• **What is required**
Pick out every line of the records below that contains the string "barrier" and copy each such line in full.

• **Data records**
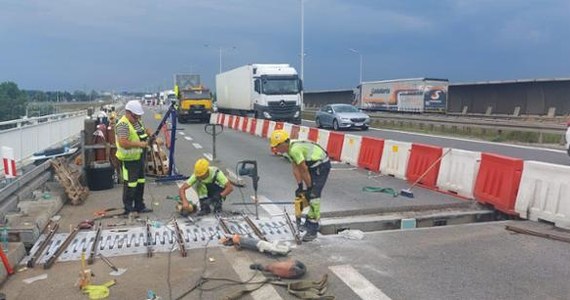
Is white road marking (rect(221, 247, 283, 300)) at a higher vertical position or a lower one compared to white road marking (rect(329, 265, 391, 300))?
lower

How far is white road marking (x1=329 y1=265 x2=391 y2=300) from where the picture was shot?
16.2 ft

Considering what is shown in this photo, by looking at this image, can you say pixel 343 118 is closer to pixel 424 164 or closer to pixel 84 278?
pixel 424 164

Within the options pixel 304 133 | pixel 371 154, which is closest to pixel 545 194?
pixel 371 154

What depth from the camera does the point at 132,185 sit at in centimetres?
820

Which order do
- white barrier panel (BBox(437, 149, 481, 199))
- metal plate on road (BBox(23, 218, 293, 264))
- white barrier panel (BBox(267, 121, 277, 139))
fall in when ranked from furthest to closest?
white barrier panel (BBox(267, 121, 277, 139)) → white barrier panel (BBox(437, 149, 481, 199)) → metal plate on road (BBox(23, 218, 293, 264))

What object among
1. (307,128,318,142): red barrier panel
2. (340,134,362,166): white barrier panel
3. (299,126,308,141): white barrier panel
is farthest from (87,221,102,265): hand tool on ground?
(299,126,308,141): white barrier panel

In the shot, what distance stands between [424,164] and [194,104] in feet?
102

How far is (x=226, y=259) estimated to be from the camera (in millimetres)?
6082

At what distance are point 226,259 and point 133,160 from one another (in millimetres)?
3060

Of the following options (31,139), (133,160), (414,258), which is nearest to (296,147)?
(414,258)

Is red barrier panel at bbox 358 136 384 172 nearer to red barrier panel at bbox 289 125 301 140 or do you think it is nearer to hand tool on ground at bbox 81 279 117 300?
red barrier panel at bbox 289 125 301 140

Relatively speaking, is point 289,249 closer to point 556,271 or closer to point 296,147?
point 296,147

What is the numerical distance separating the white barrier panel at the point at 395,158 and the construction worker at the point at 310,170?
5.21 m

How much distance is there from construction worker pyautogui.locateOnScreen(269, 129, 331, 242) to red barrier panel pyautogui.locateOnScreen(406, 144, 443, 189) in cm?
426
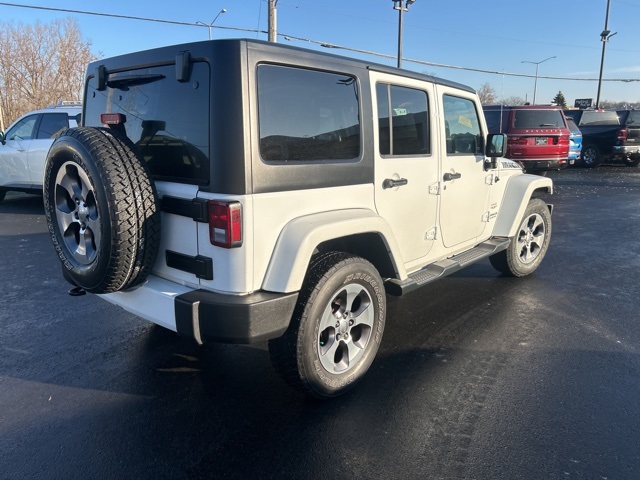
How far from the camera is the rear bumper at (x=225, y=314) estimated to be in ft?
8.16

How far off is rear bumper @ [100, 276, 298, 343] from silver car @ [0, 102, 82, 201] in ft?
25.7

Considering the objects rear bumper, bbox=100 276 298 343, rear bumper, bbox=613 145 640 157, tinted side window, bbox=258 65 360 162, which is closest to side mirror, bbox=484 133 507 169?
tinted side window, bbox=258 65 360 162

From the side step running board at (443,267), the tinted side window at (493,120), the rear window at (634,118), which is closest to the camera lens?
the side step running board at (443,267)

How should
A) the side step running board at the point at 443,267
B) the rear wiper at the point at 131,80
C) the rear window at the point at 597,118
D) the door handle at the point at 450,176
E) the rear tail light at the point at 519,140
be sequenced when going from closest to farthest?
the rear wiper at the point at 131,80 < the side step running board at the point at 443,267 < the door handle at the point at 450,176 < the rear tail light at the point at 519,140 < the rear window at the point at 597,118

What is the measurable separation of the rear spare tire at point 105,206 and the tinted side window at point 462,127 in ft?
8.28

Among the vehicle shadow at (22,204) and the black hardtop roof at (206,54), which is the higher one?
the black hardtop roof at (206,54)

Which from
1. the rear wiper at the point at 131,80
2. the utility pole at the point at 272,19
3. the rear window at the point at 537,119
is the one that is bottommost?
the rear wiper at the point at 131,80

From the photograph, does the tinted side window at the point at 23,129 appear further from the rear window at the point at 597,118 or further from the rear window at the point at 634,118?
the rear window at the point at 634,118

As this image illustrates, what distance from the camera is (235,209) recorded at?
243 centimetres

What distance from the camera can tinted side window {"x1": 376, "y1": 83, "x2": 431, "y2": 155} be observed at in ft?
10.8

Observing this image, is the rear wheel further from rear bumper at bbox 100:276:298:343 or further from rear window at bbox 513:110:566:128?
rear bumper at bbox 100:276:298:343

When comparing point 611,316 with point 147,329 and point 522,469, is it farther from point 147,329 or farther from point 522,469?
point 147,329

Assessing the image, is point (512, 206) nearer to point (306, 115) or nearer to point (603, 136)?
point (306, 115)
---
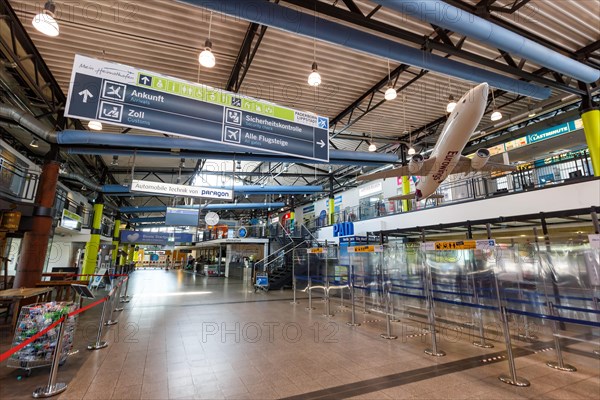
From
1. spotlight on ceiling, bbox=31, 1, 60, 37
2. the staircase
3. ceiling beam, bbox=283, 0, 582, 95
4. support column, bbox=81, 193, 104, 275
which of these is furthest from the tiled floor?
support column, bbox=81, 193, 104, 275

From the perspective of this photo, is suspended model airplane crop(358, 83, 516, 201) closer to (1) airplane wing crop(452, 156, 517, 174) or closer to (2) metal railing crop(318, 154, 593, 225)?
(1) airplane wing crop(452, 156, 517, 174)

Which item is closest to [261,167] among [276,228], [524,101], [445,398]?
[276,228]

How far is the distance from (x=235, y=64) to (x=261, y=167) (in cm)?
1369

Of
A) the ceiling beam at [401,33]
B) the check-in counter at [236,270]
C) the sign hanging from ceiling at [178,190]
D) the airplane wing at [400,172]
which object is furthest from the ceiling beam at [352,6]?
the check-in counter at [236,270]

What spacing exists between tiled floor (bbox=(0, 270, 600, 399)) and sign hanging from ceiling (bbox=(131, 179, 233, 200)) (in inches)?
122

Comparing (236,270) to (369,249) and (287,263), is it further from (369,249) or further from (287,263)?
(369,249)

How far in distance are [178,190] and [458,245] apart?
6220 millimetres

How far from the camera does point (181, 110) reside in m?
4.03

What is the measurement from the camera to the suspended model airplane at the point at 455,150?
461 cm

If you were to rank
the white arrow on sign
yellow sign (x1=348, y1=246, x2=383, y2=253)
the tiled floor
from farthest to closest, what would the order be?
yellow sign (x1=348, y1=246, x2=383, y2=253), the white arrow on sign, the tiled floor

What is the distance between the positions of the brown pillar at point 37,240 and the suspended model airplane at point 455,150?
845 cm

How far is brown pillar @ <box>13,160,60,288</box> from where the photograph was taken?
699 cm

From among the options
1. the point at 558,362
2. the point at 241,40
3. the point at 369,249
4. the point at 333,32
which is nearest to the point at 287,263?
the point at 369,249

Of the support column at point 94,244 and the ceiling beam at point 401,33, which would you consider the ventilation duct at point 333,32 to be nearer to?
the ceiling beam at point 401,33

• **Result for this exercise**
- white barrier panel (BBox(437, 149, 481, 199))
- white barrier panel (BBox(267, 121, 277, 139))
white barrier panel (BBox(267, 121, 277, 139)) → white barrier panel (BBox(437, 149, 481, 199)) → metal plate on road (BBox(23, 218, 293, 264))
1. (307,128,318,142): red barrier panel
2. (340,134,362,166): white barrier panel
3. (299,126,308,141): white barrier panel
(299,126,308,141): white barrier panel
Is red barrier panel at bbox 358 136 384 172 nearer to red barrier panel at bbox 289 125 301 140 or do you think it is nearer to hand tool on ground at bbox 81 279 117 300?
red barrier panel at bbox 289 125 301 140
What is the numerical distance separating the white barrier panel at the point at 395,158 and the construction worker at the point at 310,170?
How much distance is there from construction worker pyautogui.locateOnScreen(269, 129, 331, 242) to red barrier panel pyautogui.locateOnScreen(406, 144, 443, 189) in cm?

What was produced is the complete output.